The only possible prime factors the ten numbers might share are 2, 3, 5 and 7.  The positions of multiples of these primes within any given range (including ranges of 10) therefore shift in a cycle of 2*3*5*7=210 numbers.  Therefore we can check the first 220 numbers to find those numbers that do not have any one of these as a factor.  They are listed below, together with the difference between it at the previous number on the list:

  1
 11   10
 13    2
 17    4
 19    2
 23    4
 29    6
 31    2
 37    6
 41    4
 43    2
 47    4
 53    6
 59    6
 61    2
 67    6
 71    4
 73    2
 79    6
 83    4
 89    6
 97    8
101    4
103    2
107    4
109    2
113    4
121    8
127    6
131    4
137    6
139    2
143    4
149    6
151    2
157    6
163    6
167    4
169    2
173    4
179    6
181    2
187    6
191    4
193    2
197    4
199    2
209   10
211    2

None of the differences is greater than 10, so every group of ten will have at least one.

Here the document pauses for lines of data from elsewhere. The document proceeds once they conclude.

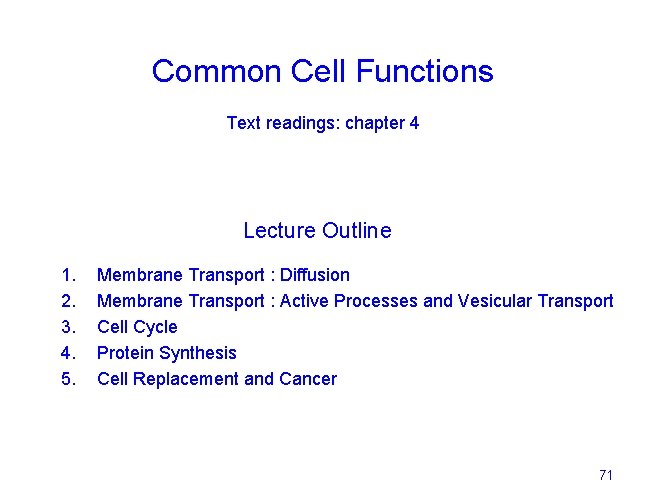 Common Cell Functions

Text readings: chapter 4

Lecture Outline

1. Membrane Transport : Diffusion
2. Membrane Transport : Active Processes and Vesicular Transport
3. Cell Cycle
4. Protein Synthesis
5. Cell Replacement and Cancer

71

In fact, there are only two points in the cycle where the distance is farther than 8: 1-11, and 199-211.  In the first instance (to be repeated  at 211-221), 7 (or 217) is the only multiple of that number within the group bounded by numbers on the list and so serves as a relative prime until 1 (or 211) is reached on the one side or 11 (or 221) on the other.  In the other range, 199-211, 203 is a multiple of only 7 and again the only such multiple in the range, and so serving as a relative prime within that group.

Thus any set of eight consecutive integers has at least one member that is relatively prime to the others in the set.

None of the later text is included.